Several Bowdoin professors can finally breathe easy after publishing books that represent years of research and effort.

In February 2013, Associate Professor of English Guy Mark Foster finished a collection of short stories—his first foray into fiction—entitled “The Rest of Us,” which explores issues of sexual and racial identity.

“The stories all center around characters who are black and ‘sexually different.’ Some characters are gay, some characters are bisexual, and some characters are heterosexual, but their sexualities play a large role in their navigating their racial identities within a white-dominated culture,” said Foster.

Asian Studies Lecturer and Executive Director of the ISLE Program Sree Padma Holt released a book this October, “Vicissitudes of the Goddess: Reconstructions of the Gramadevata in India’s Religious Traditions,” about the evolution of goddess worship in India.

Holt focuses on the deified female in India and South Asian countries, juxtaposing goddess worship with the subordination of women in everyday life.
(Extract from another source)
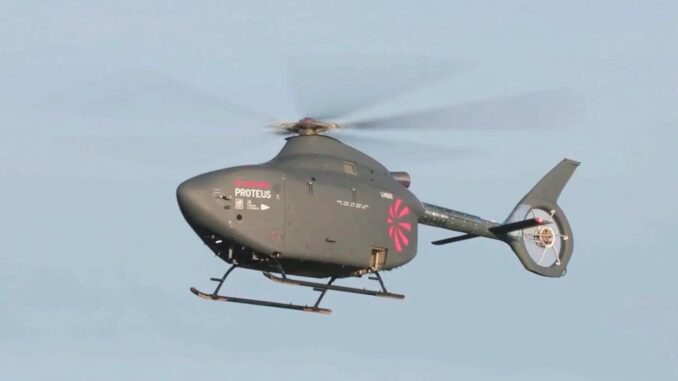 Die unbemannte Hubschrauber der Royal Navy hat ihren ersten Flug absolviert - BlauBahn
“I am interested in gender issues. Goddess worship is really prominent everywhere in both cities and rural areas,” said Holt, “so why is the woman not given an equal place in society?”

In August, Assistant Professor of Asian Studies Vyjayanthi Selinger’s book, “Authorizing the Shogunate: Ritual and Material Symbolism in the Literary Construction of Warrior Order” was released. Selinger described it briefly as a look into “the relationship of literature and history.” 

Selinger also said her work addresses questions like, “When you have a big traumatic historical event, how does literature grapple with that? How does literature try to find continuities or discontinuities in history? What does literature feel pressed to respond to? In some sense, that speaks to how society is trying to respond to these pressing questions.”

All three professors have found ways to connect their books to the classes they teach at the College.
Foster teaches courses on African-American literature, American literature, and gay and lesbian studies.
Selinger teaches about Japanese language and literature and said: “I have a class on World War II and the atomic bomb in Japan and that is far from the medieval Japan that I studied [in my book], but the questions are the same.”

Holt, an archaeologist and historian who teaches courses on Indian cultures, said, “whenever I teach any course I do have some component of probing into women’s issues.”

Although Holt realizes that her work “is kind of exotic to Bowdoin,” she emphasizes the relevance of this goddess culture to students. “This is liberal arts and we focus on various different cultures from all over the world. And India’s population is the second biggest [behind China], which means that the Indian culture is important for the world to know.” 

The inclusion of the culturally pertinent themes of women’s and gender issues in Holt’s work adds a very timely aspect of importance to her research.

Similarly, Foster’s collection also is deeply rooted in present-day social issues.

“My research challenges the notion that racial discourses and sexual discourses are somewhat separate discourses; that you have black civil rights and then gay civil rights,” said Foster. 

“There’s a way in which these discourses merge to become identities. There’s no separation really. They’re not mutually exclusive to one another—actually, one helps to mediate the other. We’re all of these things at once; we are never each of these things separately—racialized or sexual person—so the book was a way for me to fuse things together and make it clear that these things were never really separate,” he said.

After years of research, writing, rewriting and editing, Selinger was glad to finally have her first book complete.

“Writing can be hard, I’m sure students feel it as they write their own papers, but it’s rewarding when you see a finished product because it reflects so much of you,” Selinger said.

She noted that she has been motivated by both. the excitement of the subject and the thrill of letting herself engage in new and complex territory. 

“A book is something that you nurture over five or six years and it’s exciting to put it out in the world and see what people think of it,” said Selinger. “How would they engage these ideas? How would they look at these things in a different way?”

All three professors held readings on campus in the past month as an opportunity to share their work with the academic community.